What you need to do:
(a) Reproduce word for word the stretch of the California High School Proficiency Exam text from "In 2023, the" through "HiSET and GED.".
(b) Extend the text on the California High School Proficiency Exam, picking up right after its final sentence.

California High School Proficiency Exam
- Acronym: CHSPE
- Type: Paper-based, early-exit testing program
- Administrator: California State Board of Education
- Skills tested: Mathematics, English-language arts (reading and writing)
- Purpose: Early-exit from high school
- Year started: 1974
- Year terminated: 2023
- Duration: 3.5 hours
- Score range: 250–450 (multiple-choice) and 1-5 (writing).
- Offered: Thrice annually
- Regions: California
- Languages: English
- Prerequisites: Age 16+ or enrolled in at least two semesters of 10th grade
- Fee: $230 (2020-2021)
- Website: cde.ca.gov/ta/tg/cp.asp

= California High School Proficiency Exam =

Early exit testing program established under California law

The California High School Proficiency Exam (CHSPE) was an early exit testing program established under California law (California Education Code Section 48412). Testers who passed the CHSPE received a high school equivalency (HSE) diploma granted by the California State Board of Education, the Certificate of Proficiency.

All individuals and institutions subject to California law that require a high school diploma are required to accept the Certificate of Proficiency as equal to one. However, it is not equivalent to completion of coursework required to graduate high school. The U.S. Office of Personnel Management has ruled it acceptable in federal civilian employment applications, and the U.S. Department of Education recognizes the CHSPE as a high school diploma equivalent for various purposes, including financial aid applications. The University of California system accepts the Certificate of Proficiency awarded by the State Board of Education upon successful completion of CHSPE.

In 2023, the exam program was discontinued and replaced by the California Proficiency Program. This was due to the SAT10, the examination the CHSPE was based on, becoming obsolete and the new CPP being administered by the HiSET and GED.

==Eligibility==
While current enrollment in school was not required, testers had to be at least 16 years old or enrolled in at least two semesters of the 10th grade. Students enrolled in schools outside of California could not register until they were sixteen years of age. Testers had to pay a fee of $230 (2021–2022) by the regular registration deadline or more if late, and sit during one or more of the three (two in 2022) exam dates offered a year.

==Structure==
The exam tested individuals based on the high school curriculum in California using a format similar to that of the Stanford Achievement Test (SAT10). Those who had previously taken the California High School Exit Exam (CAHSEE), required of all high school students to graduate in California, found the CHSPE similar in format, but longer in length and with more difficult, rigorous questions.

Provided material:

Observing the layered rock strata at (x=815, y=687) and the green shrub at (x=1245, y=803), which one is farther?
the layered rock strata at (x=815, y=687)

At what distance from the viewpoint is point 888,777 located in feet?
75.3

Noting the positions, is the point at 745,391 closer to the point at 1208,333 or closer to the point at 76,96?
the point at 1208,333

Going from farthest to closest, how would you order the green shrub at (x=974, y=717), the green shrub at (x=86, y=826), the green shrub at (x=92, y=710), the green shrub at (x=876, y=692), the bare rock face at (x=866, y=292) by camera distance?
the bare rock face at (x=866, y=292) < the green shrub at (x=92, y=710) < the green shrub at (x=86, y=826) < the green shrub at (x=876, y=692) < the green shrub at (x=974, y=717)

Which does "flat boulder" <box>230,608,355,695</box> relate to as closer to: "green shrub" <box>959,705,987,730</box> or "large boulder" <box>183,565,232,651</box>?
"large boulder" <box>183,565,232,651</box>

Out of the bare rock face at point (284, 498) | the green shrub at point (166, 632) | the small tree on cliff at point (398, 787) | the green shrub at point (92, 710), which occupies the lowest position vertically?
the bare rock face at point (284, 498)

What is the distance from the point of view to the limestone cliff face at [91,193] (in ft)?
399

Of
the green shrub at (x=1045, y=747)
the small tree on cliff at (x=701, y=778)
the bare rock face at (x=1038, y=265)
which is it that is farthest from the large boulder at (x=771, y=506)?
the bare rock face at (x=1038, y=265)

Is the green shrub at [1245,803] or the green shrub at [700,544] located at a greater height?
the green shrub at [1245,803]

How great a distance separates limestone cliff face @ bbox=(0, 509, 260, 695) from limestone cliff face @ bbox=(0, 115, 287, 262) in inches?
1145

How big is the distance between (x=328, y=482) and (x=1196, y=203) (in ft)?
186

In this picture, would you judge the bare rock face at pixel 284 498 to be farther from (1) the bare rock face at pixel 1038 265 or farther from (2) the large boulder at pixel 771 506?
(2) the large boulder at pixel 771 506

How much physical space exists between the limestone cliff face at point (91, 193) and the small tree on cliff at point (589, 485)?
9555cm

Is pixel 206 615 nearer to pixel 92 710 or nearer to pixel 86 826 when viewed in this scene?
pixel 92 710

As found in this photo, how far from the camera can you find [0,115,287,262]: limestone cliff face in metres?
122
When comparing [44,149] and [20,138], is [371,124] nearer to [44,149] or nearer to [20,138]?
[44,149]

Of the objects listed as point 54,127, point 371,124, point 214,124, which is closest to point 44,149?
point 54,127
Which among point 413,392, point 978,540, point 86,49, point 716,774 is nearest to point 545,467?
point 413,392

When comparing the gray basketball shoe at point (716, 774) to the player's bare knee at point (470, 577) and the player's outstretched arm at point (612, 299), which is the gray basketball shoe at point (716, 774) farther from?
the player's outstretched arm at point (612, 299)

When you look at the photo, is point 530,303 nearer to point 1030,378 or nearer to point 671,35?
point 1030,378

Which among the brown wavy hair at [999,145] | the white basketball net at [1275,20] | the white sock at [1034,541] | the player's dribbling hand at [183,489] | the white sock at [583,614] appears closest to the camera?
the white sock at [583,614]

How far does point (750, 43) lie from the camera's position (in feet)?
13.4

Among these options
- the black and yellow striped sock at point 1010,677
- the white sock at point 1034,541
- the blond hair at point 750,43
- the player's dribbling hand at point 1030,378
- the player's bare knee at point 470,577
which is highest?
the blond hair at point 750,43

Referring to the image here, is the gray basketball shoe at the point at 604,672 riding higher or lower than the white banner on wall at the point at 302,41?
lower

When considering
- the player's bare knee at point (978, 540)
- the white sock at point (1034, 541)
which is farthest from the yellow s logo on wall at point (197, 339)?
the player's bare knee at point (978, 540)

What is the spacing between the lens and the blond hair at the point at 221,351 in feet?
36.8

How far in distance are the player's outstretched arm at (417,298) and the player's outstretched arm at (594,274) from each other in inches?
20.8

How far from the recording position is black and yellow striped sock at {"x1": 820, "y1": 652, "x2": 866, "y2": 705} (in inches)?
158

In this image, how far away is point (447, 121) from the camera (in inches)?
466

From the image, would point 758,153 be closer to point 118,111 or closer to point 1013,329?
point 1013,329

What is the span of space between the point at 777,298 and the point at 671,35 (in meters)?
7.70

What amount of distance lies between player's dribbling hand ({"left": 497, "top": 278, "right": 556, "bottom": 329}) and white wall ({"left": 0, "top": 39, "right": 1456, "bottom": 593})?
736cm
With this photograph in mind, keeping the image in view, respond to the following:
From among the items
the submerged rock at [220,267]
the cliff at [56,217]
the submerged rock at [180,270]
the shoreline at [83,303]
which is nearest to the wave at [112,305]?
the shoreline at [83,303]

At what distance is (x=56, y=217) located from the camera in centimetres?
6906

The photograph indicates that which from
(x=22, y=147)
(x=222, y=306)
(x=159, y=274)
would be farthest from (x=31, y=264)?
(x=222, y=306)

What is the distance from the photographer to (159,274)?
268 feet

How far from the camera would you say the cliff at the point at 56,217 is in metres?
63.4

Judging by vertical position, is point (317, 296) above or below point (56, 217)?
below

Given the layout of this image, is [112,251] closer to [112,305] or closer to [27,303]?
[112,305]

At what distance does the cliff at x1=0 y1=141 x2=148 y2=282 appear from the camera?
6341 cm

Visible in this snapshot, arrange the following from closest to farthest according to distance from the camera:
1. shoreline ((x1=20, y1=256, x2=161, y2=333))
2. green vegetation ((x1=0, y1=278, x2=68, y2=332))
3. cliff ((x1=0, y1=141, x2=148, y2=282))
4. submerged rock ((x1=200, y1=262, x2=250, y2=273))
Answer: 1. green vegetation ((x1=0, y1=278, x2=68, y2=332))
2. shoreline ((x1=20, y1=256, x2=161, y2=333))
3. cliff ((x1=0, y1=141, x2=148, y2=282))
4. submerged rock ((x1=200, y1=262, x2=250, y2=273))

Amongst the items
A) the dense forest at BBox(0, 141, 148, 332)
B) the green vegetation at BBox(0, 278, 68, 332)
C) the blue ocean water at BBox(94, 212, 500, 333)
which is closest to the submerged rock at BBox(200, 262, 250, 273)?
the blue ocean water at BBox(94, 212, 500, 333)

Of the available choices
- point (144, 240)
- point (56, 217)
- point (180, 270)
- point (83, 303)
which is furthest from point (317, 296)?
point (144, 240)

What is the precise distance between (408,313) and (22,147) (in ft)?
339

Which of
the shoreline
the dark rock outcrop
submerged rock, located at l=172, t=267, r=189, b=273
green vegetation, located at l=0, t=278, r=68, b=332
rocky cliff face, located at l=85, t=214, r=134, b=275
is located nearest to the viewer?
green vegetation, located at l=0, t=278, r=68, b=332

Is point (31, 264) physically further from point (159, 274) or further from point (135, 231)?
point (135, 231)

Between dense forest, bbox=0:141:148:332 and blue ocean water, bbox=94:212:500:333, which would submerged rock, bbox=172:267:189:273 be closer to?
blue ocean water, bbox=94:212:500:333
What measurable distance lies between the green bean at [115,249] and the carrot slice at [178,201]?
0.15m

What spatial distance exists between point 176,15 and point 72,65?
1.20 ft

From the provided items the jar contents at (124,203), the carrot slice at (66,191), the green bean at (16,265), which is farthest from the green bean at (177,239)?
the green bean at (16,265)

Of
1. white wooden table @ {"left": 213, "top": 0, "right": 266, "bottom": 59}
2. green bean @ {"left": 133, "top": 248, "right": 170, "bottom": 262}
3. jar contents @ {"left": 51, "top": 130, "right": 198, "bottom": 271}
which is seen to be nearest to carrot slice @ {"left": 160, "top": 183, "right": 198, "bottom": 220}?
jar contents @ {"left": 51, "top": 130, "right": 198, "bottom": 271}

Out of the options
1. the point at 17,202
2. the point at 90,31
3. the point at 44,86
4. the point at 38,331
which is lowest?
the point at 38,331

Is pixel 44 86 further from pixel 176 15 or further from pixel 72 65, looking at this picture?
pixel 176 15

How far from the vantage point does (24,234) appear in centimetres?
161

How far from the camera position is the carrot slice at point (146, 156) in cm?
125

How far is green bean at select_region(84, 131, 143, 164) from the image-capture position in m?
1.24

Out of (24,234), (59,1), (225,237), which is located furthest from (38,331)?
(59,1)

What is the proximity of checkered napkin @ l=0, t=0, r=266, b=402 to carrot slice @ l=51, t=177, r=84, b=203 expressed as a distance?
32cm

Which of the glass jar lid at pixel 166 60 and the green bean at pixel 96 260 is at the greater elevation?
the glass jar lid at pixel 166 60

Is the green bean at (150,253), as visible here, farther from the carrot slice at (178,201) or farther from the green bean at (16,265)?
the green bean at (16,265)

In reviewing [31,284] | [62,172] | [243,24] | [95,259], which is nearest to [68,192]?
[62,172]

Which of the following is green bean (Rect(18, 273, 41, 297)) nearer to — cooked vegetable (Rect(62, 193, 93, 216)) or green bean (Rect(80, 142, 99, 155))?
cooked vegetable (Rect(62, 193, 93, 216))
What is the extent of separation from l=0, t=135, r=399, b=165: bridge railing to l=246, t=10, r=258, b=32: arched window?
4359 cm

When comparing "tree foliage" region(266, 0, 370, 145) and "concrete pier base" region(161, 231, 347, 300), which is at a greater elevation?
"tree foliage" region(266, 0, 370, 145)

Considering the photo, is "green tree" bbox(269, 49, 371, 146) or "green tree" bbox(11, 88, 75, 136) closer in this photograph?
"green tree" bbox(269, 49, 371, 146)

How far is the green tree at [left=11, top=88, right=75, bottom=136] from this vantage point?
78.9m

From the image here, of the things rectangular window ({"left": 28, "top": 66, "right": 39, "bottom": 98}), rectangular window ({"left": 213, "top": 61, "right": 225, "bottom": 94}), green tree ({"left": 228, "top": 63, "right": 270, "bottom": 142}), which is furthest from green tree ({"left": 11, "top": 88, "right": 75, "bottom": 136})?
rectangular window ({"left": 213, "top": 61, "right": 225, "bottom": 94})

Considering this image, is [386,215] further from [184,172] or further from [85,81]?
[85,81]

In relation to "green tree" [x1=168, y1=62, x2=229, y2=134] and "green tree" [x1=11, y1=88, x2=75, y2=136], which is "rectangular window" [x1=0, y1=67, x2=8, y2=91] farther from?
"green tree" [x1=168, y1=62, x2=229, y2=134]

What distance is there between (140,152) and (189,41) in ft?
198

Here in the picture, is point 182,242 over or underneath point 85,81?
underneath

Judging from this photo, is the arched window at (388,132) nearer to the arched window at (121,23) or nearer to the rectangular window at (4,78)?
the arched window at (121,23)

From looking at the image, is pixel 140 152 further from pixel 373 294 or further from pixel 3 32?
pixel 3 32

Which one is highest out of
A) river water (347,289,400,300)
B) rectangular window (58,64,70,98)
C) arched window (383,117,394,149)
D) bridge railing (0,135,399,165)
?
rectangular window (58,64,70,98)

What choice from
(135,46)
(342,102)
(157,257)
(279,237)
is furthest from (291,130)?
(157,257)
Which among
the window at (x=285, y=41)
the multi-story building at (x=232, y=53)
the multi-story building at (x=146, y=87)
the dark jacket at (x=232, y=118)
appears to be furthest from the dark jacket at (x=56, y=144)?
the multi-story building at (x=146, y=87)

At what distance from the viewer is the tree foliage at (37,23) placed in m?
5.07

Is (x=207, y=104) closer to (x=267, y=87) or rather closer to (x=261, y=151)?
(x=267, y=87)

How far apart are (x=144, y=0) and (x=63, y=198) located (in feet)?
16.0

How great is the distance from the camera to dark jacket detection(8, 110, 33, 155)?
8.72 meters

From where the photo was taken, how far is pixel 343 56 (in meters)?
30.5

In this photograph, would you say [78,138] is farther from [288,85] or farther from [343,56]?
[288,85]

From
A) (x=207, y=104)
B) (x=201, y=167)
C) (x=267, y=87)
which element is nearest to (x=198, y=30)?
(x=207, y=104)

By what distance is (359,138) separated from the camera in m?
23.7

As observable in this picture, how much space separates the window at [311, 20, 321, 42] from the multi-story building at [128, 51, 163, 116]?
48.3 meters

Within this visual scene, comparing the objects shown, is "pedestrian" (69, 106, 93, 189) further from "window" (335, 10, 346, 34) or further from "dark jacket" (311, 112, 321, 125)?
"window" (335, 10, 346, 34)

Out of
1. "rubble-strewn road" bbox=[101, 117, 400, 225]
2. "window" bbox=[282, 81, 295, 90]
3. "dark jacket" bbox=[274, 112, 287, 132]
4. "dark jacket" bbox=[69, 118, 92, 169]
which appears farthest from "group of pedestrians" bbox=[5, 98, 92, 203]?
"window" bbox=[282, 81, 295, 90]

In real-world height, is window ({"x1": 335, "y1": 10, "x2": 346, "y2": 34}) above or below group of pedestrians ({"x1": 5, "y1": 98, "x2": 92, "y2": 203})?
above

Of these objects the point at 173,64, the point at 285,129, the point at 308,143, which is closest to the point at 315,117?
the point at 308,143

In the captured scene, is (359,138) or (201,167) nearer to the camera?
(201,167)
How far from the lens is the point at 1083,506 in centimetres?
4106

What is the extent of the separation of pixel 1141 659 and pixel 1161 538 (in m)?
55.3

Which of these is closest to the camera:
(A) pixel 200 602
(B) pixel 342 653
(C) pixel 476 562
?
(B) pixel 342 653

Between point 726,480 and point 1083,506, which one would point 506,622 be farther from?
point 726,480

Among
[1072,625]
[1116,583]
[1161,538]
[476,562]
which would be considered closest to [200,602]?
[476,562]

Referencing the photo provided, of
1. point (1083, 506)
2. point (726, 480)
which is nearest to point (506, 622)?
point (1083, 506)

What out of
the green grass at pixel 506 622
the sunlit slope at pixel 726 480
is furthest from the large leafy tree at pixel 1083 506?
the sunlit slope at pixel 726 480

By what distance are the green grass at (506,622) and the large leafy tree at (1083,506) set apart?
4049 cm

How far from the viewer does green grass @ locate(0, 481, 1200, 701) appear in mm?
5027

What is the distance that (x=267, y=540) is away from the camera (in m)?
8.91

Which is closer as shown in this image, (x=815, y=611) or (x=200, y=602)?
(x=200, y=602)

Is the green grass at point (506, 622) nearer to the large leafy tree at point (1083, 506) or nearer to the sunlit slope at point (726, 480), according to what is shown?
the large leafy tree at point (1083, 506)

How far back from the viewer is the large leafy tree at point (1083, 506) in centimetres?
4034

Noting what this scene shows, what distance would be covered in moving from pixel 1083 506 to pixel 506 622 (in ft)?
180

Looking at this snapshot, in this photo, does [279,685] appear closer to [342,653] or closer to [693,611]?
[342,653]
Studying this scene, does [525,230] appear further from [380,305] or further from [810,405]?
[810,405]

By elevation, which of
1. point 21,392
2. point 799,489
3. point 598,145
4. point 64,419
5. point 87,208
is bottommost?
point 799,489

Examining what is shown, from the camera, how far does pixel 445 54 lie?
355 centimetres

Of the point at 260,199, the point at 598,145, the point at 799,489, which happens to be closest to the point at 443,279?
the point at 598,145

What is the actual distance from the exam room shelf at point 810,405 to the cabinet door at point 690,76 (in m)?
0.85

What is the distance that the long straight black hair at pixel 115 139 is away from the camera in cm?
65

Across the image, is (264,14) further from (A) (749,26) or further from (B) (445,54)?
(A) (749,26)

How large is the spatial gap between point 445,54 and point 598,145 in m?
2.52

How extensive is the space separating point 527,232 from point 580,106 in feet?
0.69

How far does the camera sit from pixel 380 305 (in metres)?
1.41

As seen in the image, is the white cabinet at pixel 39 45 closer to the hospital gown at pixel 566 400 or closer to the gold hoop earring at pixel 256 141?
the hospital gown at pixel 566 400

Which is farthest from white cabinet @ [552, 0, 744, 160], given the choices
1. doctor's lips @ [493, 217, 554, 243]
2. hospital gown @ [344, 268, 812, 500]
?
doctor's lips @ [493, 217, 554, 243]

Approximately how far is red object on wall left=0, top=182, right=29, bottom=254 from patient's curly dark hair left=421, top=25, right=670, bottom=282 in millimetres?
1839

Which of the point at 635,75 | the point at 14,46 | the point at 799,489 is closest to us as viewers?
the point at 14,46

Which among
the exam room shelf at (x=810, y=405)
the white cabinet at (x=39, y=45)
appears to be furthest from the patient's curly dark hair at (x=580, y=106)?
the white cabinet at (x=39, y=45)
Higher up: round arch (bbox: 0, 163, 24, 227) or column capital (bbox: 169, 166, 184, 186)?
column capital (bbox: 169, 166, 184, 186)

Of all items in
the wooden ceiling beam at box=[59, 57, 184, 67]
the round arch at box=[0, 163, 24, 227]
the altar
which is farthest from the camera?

Results for each task:
(a)
In 2023, the exam program was discontinued and replaced by the California Proficiency Program. This was due to the SAT10, the examination the CHSPE was based on, becoming obsolete and the new CPP being administered by the HiSET and GED.

(b)
The CHSPE tests included mathematics and English-Language Arts (reading and writing). The English-Language Arts section included grammar and vocabulary questions, and also asked the examinee to write an essay. The math section assessed students on geometry, algebra, and pre-algebra. Testers had three and a half hours to complete the exam and were free to divide their time as they wished between the two sections.

===Mathematics===
The CHSPE mathematics section had 50 multiple-choice questions broken into 5 content clusters: number sense and operations; patterns, relationships, and algebra; data, statistics, and probability; and geometry and measurement. Testers had to score at least 350 within a range of 250–450 to pass the math section.

===English language arts===
The CHSPE English-language arts section had two subtests of reading and language (writing).

====Reading====
The reading subtest had 84 multiple-choice questions broken into seven content clusters: initial understanding; interpretation; critical analysis; strategies; synonyms; multiple meaning words; and context clues. Testers had to score at least 350 within a range of 250–450 to pass the reading subtest.

====Language with writing====
The language subtest had 48 multiple-choice questions broken into six content clusters: capitalization; usage; punctuation; sentence structure; pre-writing; content and organization, in addition to a writing subtask. Testers had to score at least 350 within a range of 250–450 on the language subtest, in addition to at least a 2.5 within a score range of 1–5 on the writing subtask to pass the English-language arts section.

==CHSPE vs. GED==
The CHSPE was based on the SAT10 and only administered in English, targeted at homeschoolers, students who wanted to legally conclude high school before 18, and/or start college early, such as gifted and talented ed students. Other alumni included entertainment industry or agriculture professionals who preferred to start working at an earlier age.

In contrast, the GED was traditionally only for people over 18 years of age.

In 2023, the CHSPE was replaced with the California Proficiency Program (CPP). The new CPP was to be administered by both the GED and the HiSET. The HiSET was the first to release, in 2023.

==Benefits==
Upon passing the exam, testers receive a legal, high school equivalency certificate and official transcript containing a score report, which can be used to enroll in college early. As with any college enrollment, assessment tests may be required upon college entrance to determine the student's ability for placement in the appropriate courses.

Testers under 18 years of age who pass the exam may not leave high school without parent or guardian consent. The CHSPE eliminates the need for minors to get a work permit before being employed, but is not otherwise considered "emancipation," and laws regulating minors still apply.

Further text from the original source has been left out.